At the end of Season Five, Frasier's producers did upset the formula temporarily. The staffers of KACL radio were all fired when the station's owners changed the format to all-salsa all the time. Frasier, Roz, and assorted recurring players (Dan Butler's "Bulldog," Edward Hibbert's Gil Chesterton, and Patrick Kerr's Noel Shempsky) have their routines disrupted and scramble for work until the station reverts to the talk-radio format in the season's ninth episode.
Season Six also sees Niles dealing with divorce proceedings; the never-seen Maris doesn't make it easy, and the suddenly single Niles proves too slow on the draw to attract the true love of his life, Daphne. Instead, Daphne falls for Niles' divorce attorney, Donny Douglas (Saul Rubinek), who threatens to get serious with the lass from Manchester. Meanwhile, a financially strapped Niles barely copes with the embarrasment of his new living quarters at the seedy Shangri-La Apartments. He eventually reclaims his astonishingly expensive apartment, but only after a disasterous dinner party that finds one guest dropping dead ("Taps at the Montana").
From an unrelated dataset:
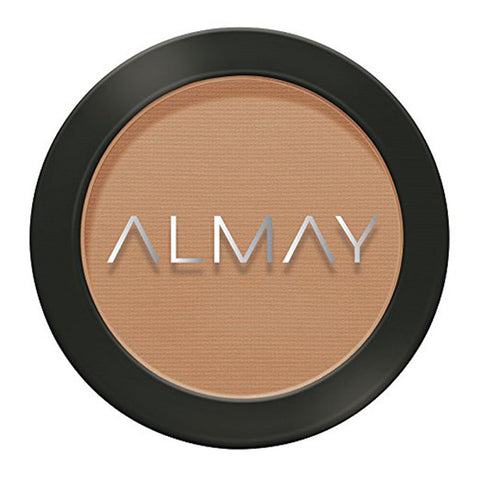 ALMAY - Pressed Powder Deep Like Me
Season Six begins with an episode cleverly structured around Elizabeth Kübler-Ross' Five Stages of Grief ("Good Grief") and thereafter stumbles with a run of uneven episodes. The series finds its footing right around the time Frasier gets his job back, in the crisp episode "Roz, A Loan." Star Grammer (also an executive producer) directed two of Season Six's best episodes, "Merry Christmas, Mrs. Moskowitz" and "Three Valentines," which begins with a wordless sequence—invloving Niles, Eddie, and fire—that became an instant classic for the series (Frasier's verbal dilemma in this Rob Hanning-penned episode is also hilarious). For a good example of the series' comic economy, check out the hugely enjoyable "Dinner Party," a real-time episode that never leaves Frasier's apartment.
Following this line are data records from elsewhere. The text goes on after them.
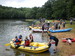 P5290037.JPG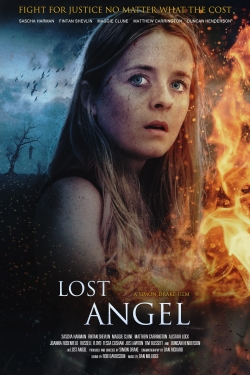 Watch free Lost Angel movies online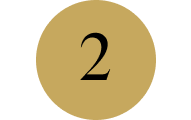 Step 2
Frasier was a series that enjoyed dabbling in farce, and the sixth season includes some relatively simple farcical gestures ("Frasier's Curse" deals with the doc's inability to impress his peers come reunion time) as well as full-blown efforts like "Merry Christmas, Mrs. Moskowitz" (which won Jay Kogen a writing Emmy), about Frasier pretending to be Jewish for the benefit of his girlfriend's mother (the payoff is priceless). In "Decoys," the doors of a secluded cabin swing with precision as Niles tries to mix Roz with ex-boyfriend Donny while matching himself with Daphne.
By Season Six, Frasier was already attracting notable guest stars in on-screen roles: Fritz Weaver, Eva Marie Saint (as Roz's mother), Christine Baranski (as "Dr. Nora," a riotous caricature of Dr. Laura), and Piper Laurie. A series of beauties—including Teri Hatcher, Virginia Madsen, Amy Brenneman—played romantic foils for Grammer, and celebs including Ron Howard, Bonnie Raitt, William H. Macy, Gillian Anderson, and Yo Yo Ma contributed voices as callers to Frasier's radio show.
Perhaps the most notable guest star is former Cheers regular Woody Harrelson as farm-bred simpleton Woody Boyd ("The Show Where Woody Shows Up"). The episode's "you can't go home again" theme makes a gentle case against such sweeps-week stunt casting, though the episode's nostalgic sweetness makes it irresistable all the same. In fact, such episodes proved enduringl popular, and every live Cheers regular (with the exception of Kirstie Alley's Rebecca Howe) would make at least one appearance on Fraser.